Senate panel faces tough choice on taxes
04/29/2005
If hikes passed, Pawlenty likely to veto them
BY PATRICK SWEENEY
Pioneer Press
Sometime soon, probably Monday, members of the Minnesota’s Senate Tax Committee are going to have to swallow hard and vote on a package of tax increases totaling at least $1.3 billion, the committee’s chairman said Thursday.
“Yes, it will be a hard vote,” said Sen. Larry Pogemiller, DFL-Minneapolis. “I don’t know if the votes will be there.”
For the Democratic majority on the Tax Committee, though, the choice on taxes is likely to be a vote of approval. Democrats will be under strong pressure to accept a tax increase of that magnitude to pay for spending bills already passed by Senate finance committees.
“To meet the need of the bills that are passing the finance committees bipartisanly, it will take that kind of revenue,” Pogemiller said.
So far, the Senate Democratic-Farmer-Labor caucus has not voted on Pogemiller’s estimate of the total tax increase. Nor have the Democrats approved the individual taxes that would make up the total.
Instead, they have given considerable leeway to Pogemiller to come up with taxes to pay for the spending goals — primarily maintaining state-paid health care for low-income people and increasing funding for public schools — the DFL caucus announced last week.
But, given the opposition of Gov. Tim Pawlenty and his fellow Republicans, the chances of the tax increases becoming law are remote.
The small Republican majority in the House strongly opposes any major tax increase. And the Senate-proposed taxes would face a certain veto from Pawlenty if they were passed by both chambers.
Pawlenty signed a 2002 campaign promise to veto “any and all efforts to increase taxes.” In testimony Thursday before the Senate Tax Committee, four religious leaders called on lawmakers and the governor to accept an income tax increase as the fairest way for state government to serve Minnesota’s neediest residents.
“Our state’s budget is more than just a document,” said Archbishop Harry Flynn of the Archdiocese of St. Paul and Minneapolis.
“It is a moral statement … A just and equitable increase in income taxes, based upon each individual’s ability to pay, will provide additional revenues to our state to better meet the needs of our brothers and sisters who are facing serious economic hardships.”
Brian McClung, a spokesman for Pawlenty, said Pawlenty stands by his pledge to veto tax increases. In response to Flynn and the Lutheran, Muslim and Jewish clerics who testified in favor of an income tax increase, McClung said: “Endlessly looking to government expenditures to solve all of our ills is not necessarily wise.”

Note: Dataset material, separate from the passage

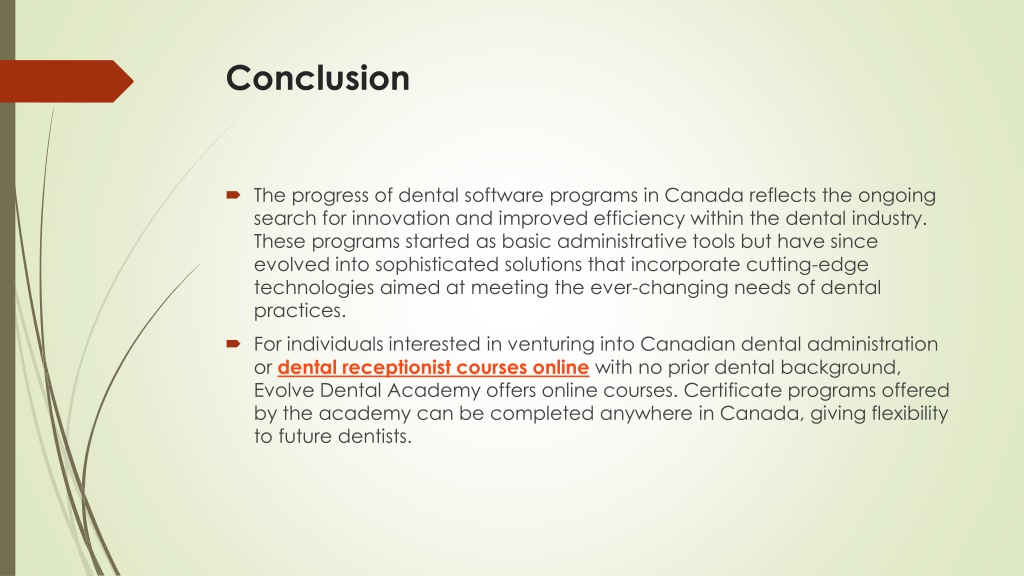 Conclusion

The progress of dental software programs in Canada reflects the ongoing search for innovation and improved efficiency within the dental industry. These programs started as basic administrative tools but have since evolved into sophisticated solutions that incorporate cutting-edge technologies aimed at meeting the ever-changing needs of dental practices.

For individuals interested in venturing into Canadian dental administration or dental receptionist courses online with no prior dental background, Evolve Dental Academy offers online courses. Certificate programs offered by the academy can be completed anywhere in Canada, giving flexibility to future dentists.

Pogemiller predicted his committee will consider an income or sales tax increase — probably an income tax increase — of $900 million to $1 billion, plus about $430 million in higher business taxes.
One of the business tax changes would close loopholes that allow a few companies to dramatically reduce their corporate income taxes by creating offshore subsidiaries. The other would restore a tax rate on business property to the level it was in 2002 before a law change led to its steady decline.